By Jaime Solis (@jaimexsolis)
••••••
Is it really worth it?

Before any type of telecommunication existed, runners were assigned to various groups of the military during a war. Runners were not soldiers armed with heavy artillery; they packed light. Their primary objective was to carry very important messages from platoon to platoon. This meant them leaving the safety of shelters and risk having bullets flying overhead. This also meant enemy snipers aiming and shooting at them, in order to make sure the enemy runner never successfully delivered a message.

All this for a message that was not their own, but of a Commander, giving orders to carry it across the battlefield. They put their lives on the line… for a message.

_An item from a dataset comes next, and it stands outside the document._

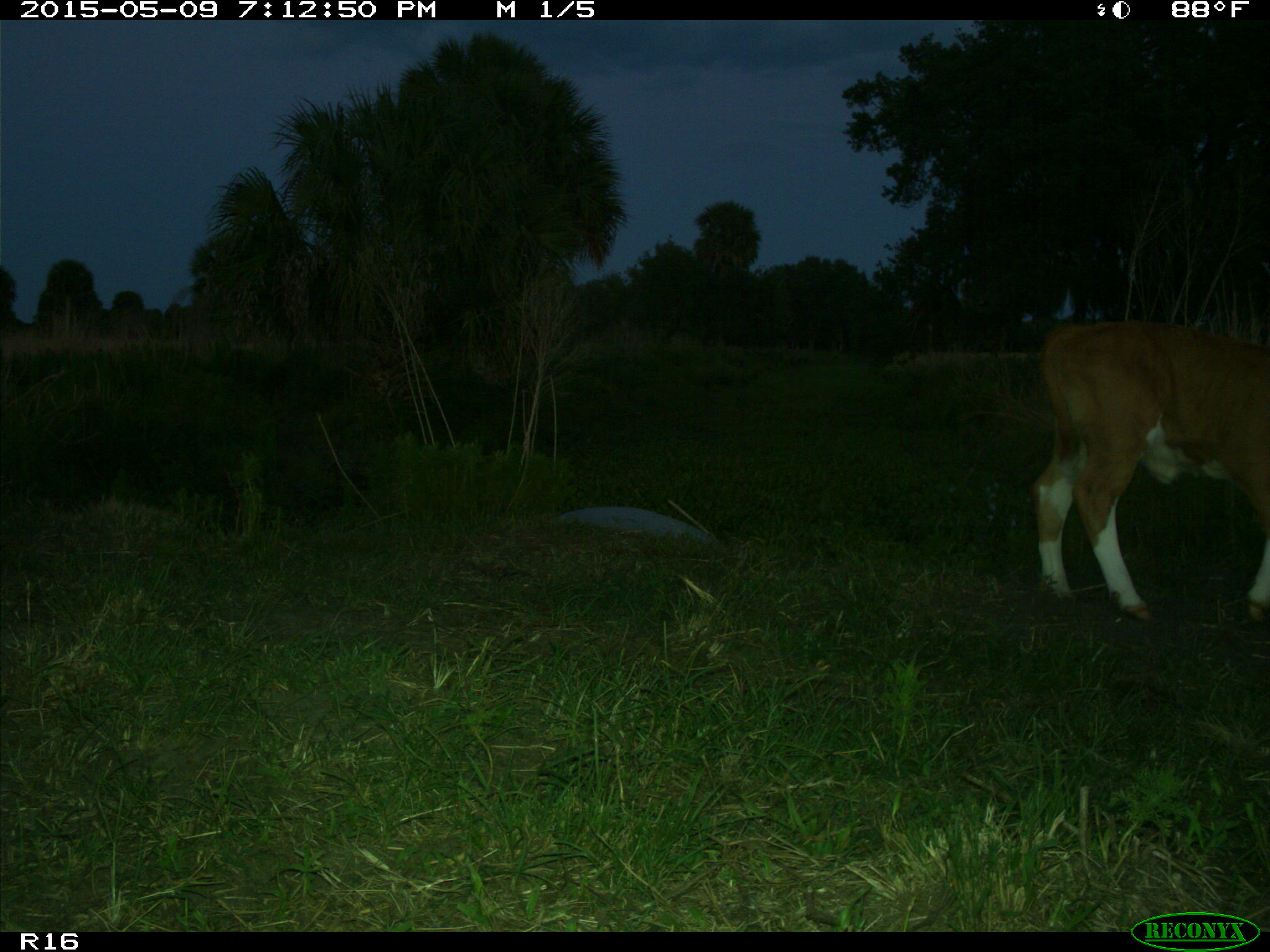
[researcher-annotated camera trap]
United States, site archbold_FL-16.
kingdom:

Paul, also spent the latter days of his life carrying a message that was not his own. The message belonged to God, his Commander, with the message being that Jesus died for the sins of the world so that all may go to heaven! Because he carried this message and spread it out, he lived in a constant life of turmoil. He was afflicted, he was perplexed, he was persecuted, and he was struck down – was it really worth it? It seems defeating.

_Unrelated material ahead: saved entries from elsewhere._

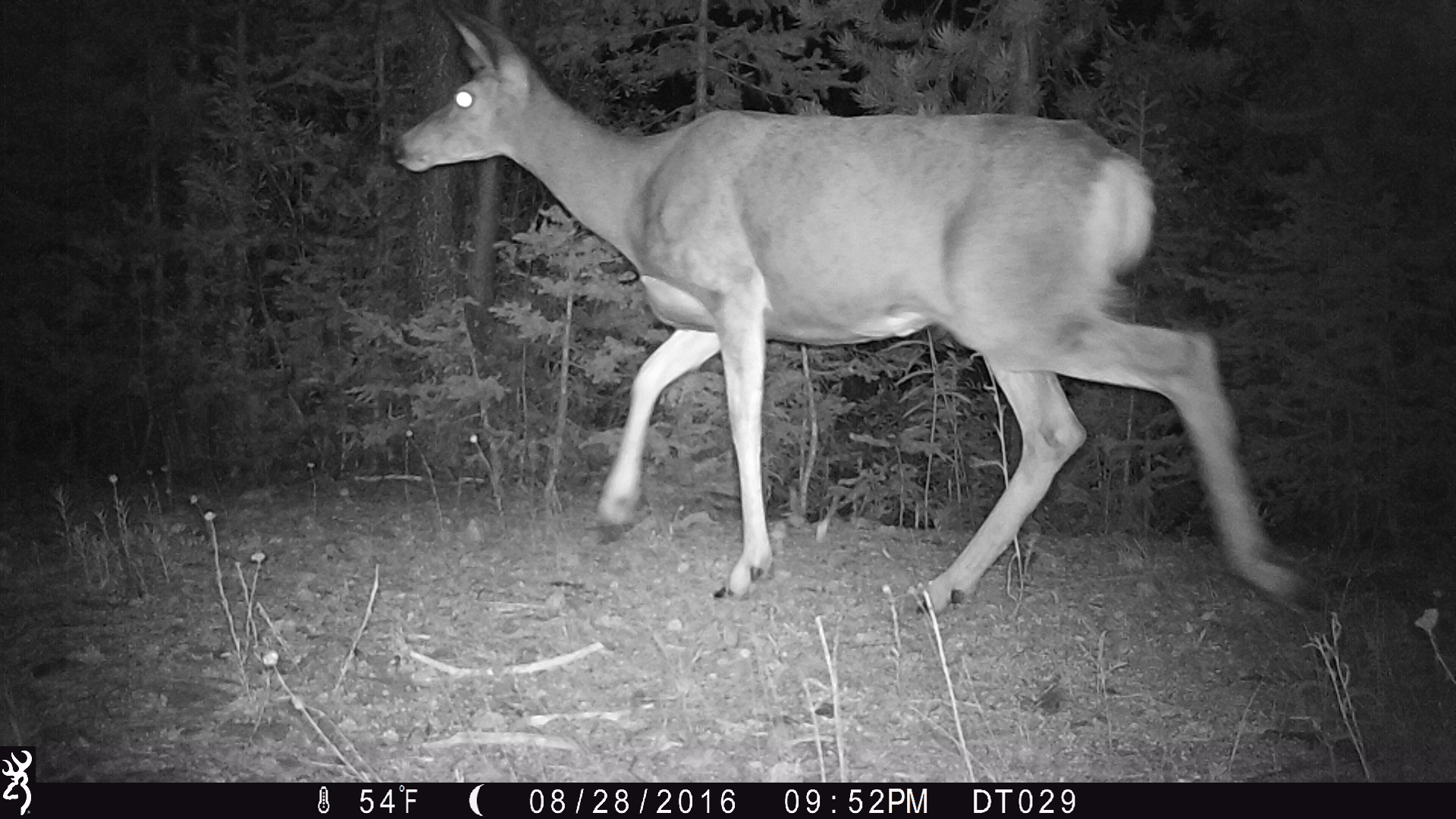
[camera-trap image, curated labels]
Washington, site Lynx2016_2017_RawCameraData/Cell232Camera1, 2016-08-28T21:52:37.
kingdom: Animalia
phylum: Chordata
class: Mammalia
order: Artiodactyla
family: Cervidae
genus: Odocoileus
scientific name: Odocoileus hemionus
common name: mule deer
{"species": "Odocoileus hemionus (mule deer)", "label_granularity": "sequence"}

I ask you, in your perplexities, in your persecution, in you being struck down – is saying, “I am a follower of Jesus”, worth it? I think one of our greatest fears is that we lived our lives being faithful to living a life for Jesus, only for it to feel wasted, since feelings of defeat come around more than those of victory.

Paul though, reveals to us the other side of the hardship, that although he’s experienced affliction, he was not crushed, though he was perplexed, he was not driven to despair, though he was persecuted, he was not forsaken, and though he was struck down, he was not destroyed.

So, defeated heart, as a runner for the Gospel of Jesus yourself, trust Paul as he revealed the other side of the discouraging days, a truth that he found by being faithful. It IS worth it despite the feelings of defeat, because we’ll find that God has been present to hold us up all along.